Records to use section start

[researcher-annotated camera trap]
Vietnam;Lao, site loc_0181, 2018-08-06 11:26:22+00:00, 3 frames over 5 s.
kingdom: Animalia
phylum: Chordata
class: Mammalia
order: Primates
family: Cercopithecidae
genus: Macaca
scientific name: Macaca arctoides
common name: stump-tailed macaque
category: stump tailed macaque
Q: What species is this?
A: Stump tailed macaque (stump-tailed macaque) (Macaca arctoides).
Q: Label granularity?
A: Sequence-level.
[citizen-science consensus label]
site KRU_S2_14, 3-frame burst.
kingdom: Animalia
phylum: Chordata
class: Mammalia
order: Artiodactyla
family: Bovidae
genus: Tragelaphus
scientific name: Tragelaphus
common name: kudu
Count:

Records to use section end

What is required: Nothing in the records should differ from the original when you retype them.

Solution to this task:
[researcher-annotated camera trap]
Vietnam;Lao, site loc_0181, 2018-08-06 11:26:22+00:00, 3 frames over 5 s.
kingdom: Animalia
phylum: Chordata
class: Mammalia
order: Primates
family: Cercopithecidae
genus: Macaca
scientific name: Macaca arctoides
common name: stump-tailed macaque
category: stump tailed macaque
Q: What species is this?
A: Stump tailed macaque (stump-tailed macaque) (Macaca arctoides).
Q: Label granularity?
A: Sequence-level.
[citizen-science consensus label]
site KRU_S2_14, 3-frame burst.
kingdom: Animalia
phylum: Chordata
class: Mammalia
order: Artiodactyla
family: Bovidae
genus: Tragelaphus
scientific name: Tragelaphus
common name: kudu
Count:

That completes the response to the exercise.